そう言い放った後、俺も全力で撤退を始めるが、強化された兎の脚力は、俺の想像を超えていた。キックを避けて、相手が固まってる時を見計らい、逃走した筈が後方からのキックを受けてしまった。激しく転倒した後、起き上がり再び逃走するが、又も足蹴にされる。


「痛あっ! 、折れた……」


「嫌っノベルさんっ!」


二度目の兎のキックを、盾で防いだつもりが腕を折られていた。

逃走中のディーが、慌てて引き返してくるのが、見えた。


追って来た赤目兎が跳ねる、キックが迫るのが目に映る。

盾を持つ腕は折れて使え無い、剣を振ろうにも痛みで動きが止まりそうだ。


「あれ?、痛みが……」


急に痛みが消えていく、右腕を伸ばすと兎は見事に突き刺さってくれた。

何が起きたか分からず、呆然としていると、ディーが抱きついて来た。


「うあーんノベルさん無事ですかぁ!」


「うん、何か急に痛みが消えたんだけど……」


俺が随分と楽に成った左腕をしげしげと眺め、折れた腕が治っている事に気が付く、不思議そうに首を捻ると、彼女はその腕に両手をそっと添え、緑色の光が腕を包み始め、途端に痛みが完全に消え去った。彼女は走りながらの回復魔法で、俺の折れた腕を治してしまった。


「ディー治してくれたんだ?」


「はいっ、夢中で回復とばしましたぁ!」


「ありがとう、ディー!」


「えへへへへ」


大地に座り、誉められて照れ笑いする姿は、文字通りの女神の微笑み。癒され、ぼっとしていたが、大収穫な事に気付き、思わず顔が(ほころ)んでくる。

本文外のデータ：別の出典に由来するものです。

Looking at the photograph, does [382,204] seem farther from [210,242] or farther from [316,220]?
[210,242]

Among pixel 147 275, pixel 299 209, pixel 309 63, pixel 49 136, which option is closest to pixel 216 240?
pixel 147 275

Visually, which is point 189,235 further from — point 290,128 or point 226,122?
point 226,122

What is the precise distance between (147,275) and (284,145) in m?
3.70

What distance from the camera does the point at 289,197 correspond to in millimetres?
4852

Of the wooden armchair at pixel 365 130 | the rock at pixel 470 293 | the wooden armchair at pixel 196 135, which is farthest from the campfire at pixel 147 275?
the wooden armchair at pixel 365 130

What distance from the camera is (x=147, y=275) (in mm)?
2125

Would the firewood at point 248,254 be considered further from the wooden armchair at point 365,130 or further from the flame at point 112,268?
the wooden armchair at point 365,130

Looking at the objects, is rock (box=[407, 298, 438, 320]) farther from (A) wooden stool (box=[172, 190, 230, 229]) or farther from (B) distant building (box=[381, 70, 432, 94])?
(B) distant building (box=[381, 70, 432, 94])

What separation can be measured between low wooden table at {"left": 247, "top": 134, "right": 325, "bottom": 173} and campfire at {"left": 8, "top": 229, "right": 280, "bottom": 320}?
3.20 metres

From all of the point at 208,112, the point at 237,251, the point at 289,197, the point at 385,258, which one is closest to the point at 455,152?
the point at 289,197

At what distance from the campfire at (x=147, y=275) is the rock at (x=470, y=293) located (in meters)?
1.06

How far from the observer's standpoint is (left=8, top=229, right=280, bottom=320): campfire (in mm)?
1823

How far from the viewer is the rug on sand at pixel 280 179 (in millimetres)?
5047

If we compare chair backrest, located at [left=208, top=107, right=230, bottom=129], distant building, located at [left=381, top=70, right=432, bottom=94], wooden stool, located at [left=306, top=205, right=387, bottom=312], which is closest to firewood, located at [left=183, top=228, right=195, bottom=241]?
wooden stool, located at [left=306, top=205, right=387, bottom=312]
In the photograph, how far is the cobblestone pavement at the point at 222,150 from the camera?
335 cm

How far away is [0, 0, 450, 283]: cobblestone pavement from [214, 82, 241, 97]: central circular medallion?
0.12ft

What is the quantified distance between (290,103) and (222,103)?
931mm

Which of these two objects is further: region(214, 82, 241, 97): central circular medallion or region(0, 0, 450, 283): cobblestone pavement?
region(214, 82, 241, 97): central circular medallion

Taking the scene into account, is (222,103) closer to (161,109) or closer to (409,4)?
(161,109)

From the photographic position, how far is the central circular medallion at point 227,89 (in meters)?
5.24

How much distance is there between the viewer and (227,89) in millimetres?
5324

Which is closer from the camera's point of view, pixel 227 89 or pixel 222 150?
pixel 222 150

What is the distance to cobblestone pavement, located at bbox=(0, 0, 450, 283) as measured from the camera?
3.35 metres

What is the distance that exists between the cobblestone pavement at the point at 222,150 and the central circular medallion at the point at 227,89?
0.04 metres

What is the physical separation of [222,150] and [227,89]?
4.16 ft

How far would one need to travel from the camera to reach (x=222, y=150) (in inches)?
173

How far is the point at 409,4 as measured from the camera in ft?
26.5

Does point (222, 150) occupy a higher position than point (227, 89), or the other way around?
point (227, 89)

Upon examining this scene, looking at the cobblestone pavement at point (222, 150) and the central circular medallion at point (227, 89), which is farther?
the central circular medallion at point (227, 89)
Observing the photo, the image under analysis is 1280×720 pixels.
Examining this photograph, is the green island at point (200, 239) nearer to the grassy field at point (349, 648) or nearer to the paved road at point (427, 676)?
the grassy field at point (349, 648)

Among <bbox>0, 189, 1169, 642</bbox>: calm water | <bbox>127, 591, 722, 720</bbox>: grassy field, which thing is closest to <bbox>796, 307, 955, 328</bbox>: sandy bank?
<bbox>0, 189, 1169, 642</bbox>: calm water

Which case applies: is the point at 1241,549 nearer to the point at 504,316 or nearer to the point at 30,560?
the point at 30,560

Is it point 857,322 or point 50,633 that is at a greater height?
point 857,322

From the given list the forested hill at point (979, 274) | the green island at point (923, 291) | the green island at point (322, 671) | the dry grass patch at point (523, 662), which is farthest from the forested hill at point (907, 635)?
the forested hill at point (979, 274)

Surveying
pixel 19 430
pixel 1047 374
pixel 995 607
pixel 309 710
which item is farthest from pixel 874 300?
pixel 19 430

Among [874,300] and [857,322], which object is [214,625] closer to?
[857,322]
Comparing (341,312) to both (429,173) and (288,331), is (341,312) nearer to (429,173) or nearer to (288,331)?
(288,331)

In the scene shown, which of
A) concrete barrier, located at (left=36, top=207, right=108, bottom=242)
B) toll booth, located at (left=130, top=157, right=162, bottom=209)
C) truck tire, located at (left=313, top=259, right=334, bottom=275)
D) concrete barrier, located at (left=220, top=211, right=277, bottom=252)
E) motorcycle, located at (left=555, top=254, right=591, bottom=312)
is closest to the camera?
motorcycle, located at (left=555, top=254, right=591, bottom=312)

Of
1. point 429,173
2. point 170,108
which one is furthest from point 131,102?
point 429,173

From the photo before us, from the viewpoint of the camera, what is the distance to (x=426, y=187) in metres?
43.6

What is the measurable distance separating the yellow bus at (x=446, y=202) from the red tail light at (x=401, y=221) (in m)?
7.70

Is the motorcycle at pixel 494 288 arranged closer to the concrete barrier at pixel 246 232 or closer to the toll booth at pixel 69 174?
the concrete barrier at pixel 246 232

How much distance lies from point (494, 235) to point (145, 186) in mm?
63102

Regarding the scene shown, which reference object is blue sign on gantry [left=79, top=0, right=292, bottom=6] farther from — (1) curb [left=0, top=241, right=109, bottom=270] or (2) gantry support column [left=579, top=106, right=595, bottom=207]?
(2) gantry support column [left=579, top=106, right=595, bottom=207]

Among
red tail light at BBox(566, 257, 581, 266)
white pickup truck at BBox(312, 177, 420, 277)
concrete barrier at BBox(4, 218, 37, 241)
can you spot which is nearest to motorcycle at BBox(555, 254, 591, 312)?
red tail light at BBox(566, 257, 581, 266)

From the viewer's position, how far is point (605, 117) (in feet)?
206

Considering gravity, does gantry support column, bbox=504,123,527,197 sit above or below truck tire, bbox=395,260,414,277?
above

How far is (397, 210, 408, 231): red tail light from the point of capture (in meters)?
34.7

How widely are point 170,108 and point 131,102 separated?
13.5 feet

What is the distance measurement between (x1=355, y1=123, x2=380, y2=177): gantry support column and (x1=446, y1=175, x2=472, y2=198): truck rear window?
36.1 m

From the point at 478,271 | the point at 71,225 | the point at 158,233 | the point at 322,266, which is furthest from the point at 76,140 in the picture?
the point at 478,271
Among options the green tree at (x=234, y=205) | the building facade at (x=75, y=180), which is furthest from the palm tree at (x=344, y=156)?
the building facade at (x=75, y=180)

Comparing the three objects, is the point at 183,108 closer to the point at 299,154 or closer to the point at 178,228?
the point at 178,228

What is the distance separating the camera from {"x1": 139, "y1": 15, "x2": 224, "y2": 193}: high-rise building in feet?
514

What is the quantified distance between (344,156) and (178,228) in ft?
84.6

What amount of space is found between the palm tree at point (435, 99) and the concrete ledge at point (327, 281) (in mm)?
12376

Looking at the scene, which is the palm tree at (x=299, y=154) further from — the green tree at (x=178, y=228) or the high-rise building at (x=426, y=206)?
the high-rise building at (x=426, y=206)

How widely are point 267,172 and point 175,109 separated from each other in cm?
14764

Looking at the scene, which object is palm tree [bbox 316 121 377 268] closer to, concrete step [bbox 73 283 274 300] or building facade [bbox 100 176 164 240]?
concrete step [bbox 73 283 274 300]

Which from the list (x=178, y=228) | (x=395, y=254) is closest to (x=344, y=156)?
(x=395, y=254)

正直……、デイーに回復の礼を言った後で、叱り付ける気だったが。

しかしあの微笑を魅せられて、すっかり頭から飛んでしまった。


「あーノベルさん、顔がニヤ気てますっ」


強化魔法を掛けて獲物を仕留め、傷付けば回復魔法が飛んで来る!。

レベルが高い相手には、まだ無理だが良い感じに成ってきた。


「よし次だぁ、狩りを続けるよ、ディー!」

「はい」




今日の目標は、赤目兎の10匹を上回り、倍の20匹を仕留めた。


たが、一番の収穫は、ディーネの魔法が使えるという事だ!。


随分後に成って、叱るのを忘れたのに気が付いたけど、そこでも例の微笑み返しを魅せられ、俺の毒気を抜かれてしまった……。